Seja na área administrativa, na gestão ou no ambiente, de que maneira pensam cada um dos vossos desafios profissionais?
JB: Os nossos desafios profissionais são sempre guiados pelo sentido de missão. Conseguir fazer um trabalho muito delicado que é gerir as necessidades de cada um. Num município com 171 mil habitantes é um trabalho diário entender e gerir as vontades de cada munícipe. Conseguir chegar a todos é o maior desafio profissional, tanto para mim como vereadora como para todos os técnicos do Município de Oeiras. Se me perguntarem o segredo, diria talvez o silêncio. O silêncio que me permite ouvir e permanecer atenta. Como diria Chico Buarque "Esse silêncio todo me atordoa; atordoado eu permaneço atento."
SB: Todos os desafios profissionais são encarados com vontade e ambição de fazer sempre mais, de fazer sempre melhor. Sem uma constante colaboração de todos e de todas as áreas não será possível cumprir os desafios nem a ambição.
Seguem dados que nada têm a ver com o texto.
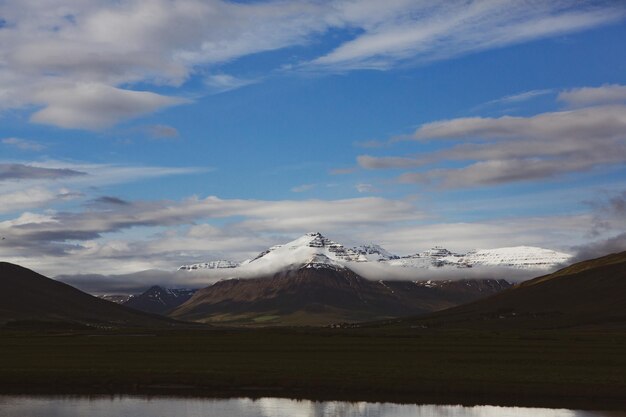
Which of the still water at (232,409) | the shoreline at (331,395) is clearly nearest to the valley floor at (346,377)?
the shoreline at (331,395)

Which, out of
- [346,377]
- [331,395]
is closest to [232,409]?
[331,395]

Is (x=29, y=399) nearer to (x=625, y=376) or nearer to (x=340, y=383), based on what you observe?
(x=340, y=383)

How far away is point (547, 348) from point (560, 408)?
54.7 meters

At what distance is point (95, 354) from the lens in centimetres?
9481

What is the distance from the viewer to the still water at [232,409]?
52.8m

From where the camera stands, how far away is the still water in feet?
173

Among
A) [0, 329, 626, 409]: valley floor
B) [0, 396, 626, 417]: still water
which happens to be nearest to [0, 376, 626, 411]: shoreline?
[0, 329, 626, 409]: valley floor

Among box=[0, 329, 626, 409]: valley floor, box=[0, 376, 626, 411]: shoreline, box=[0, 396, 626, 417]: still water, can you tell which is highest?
box=[0, 329, 626, 409]: valley floor

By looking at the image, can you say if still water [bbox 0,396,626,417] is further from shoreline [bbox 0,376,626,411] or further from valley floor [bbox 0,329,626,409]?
valley floor [bbox 0,329,626,409]

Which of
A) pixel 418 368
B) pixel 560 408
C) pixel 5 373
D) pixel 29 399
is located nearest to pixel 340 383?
pixel 418 368

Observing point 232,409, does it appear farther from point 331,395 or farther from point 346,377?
point 346,377

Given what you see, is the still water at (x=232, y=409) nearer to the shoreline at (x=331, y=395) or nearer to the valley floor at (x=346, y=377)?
the shoreline at (x=331, y=395)

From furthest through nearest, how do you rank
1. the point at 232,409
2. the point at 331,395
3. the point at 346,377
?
1. the point at 346,377
2. the point at 331,395
3. the point at 232,409

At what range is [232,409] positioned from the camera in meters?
54.8
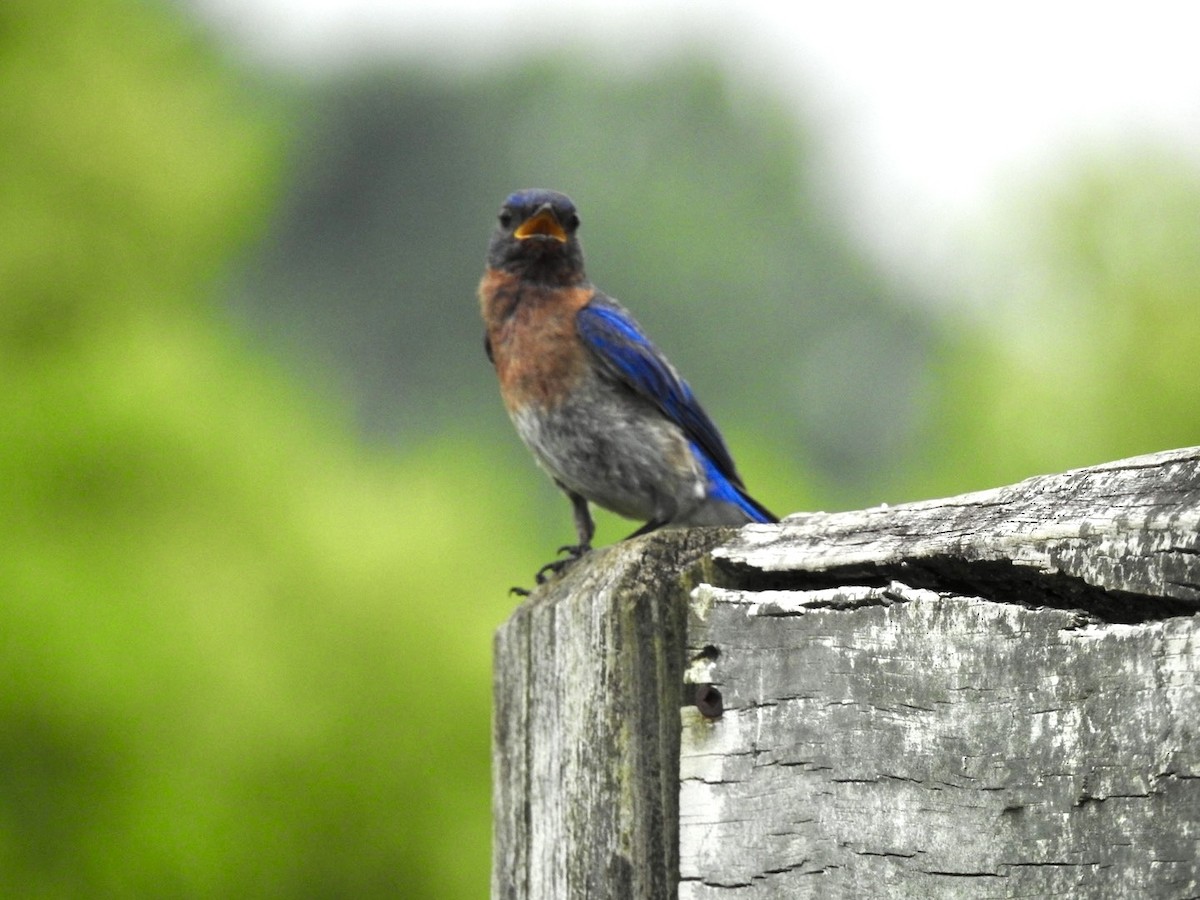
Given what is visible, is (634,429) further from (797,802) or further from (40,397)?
(40,397)

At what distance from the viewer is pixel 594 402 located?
15.6ft

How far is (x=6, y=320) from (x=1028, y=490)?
395 inches

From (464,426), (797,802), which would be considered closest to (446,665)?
(797,802)

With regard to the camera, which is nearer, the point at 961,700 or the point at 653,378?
the point at 961,700

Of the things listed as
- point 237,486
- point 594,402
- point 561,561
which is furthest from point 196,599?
point 561,561

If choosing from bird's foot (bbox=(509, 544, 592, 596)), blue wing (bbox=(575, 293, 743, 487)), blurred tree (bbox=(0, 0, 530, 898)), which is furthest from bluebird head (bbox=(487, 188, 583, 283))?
blurred tree (bbox=(0, 0, 530, 898))

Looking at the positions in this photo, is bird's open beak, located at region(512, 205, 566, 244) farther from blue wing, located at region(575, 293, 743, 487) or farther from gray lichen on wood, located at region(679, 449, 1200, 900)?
gray lichen on wood, located at region(679, 449, 1200, 900)

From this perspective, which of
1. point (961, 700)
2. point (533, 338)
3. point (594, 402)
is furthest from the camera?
point (533, 338)

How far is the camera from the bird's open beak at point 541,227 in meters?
5.04

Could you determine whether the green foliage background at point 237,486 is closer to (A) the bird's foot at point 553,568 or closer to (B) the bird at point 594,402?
(B) the bird at point 594,402

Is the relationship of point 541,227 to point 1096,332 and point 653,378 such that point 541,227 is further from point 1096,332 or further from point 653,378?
point 1096,332

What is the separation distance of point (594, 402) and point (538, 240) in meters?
0.64

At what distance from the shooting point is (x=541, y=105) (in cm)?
3269

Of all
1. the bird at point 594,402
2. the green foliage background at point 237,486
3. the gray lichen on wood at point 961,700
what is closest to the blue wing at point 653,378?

FL: Penso através daquilo que é a minha experiência de vida e, naturalmente, incluo na minha ação preocupações que sinto enquanto mulher. É natural que as mulheres tenham atenção a questões diferentes dos homens e isso é visível com a entrada de mais mulheres na política em que foram colocadas na agenda política questões que não eram uma preocupação. Como por exemplo a luta pelo direito à interrupção voluntária da gravidez e a sua consagração na lei. Foram as mulheres que trouxeram esta e outras questões para a discussão pública. E este ponto é fundamental, estamos a falar de representatividade. A participação de ambos os géneros e até de comunidades específicas trará à política as preocupações dos diversos grupos, permitindo que as políticas satisfaçam diversas necessidades e todas e todos se sintam incluídos.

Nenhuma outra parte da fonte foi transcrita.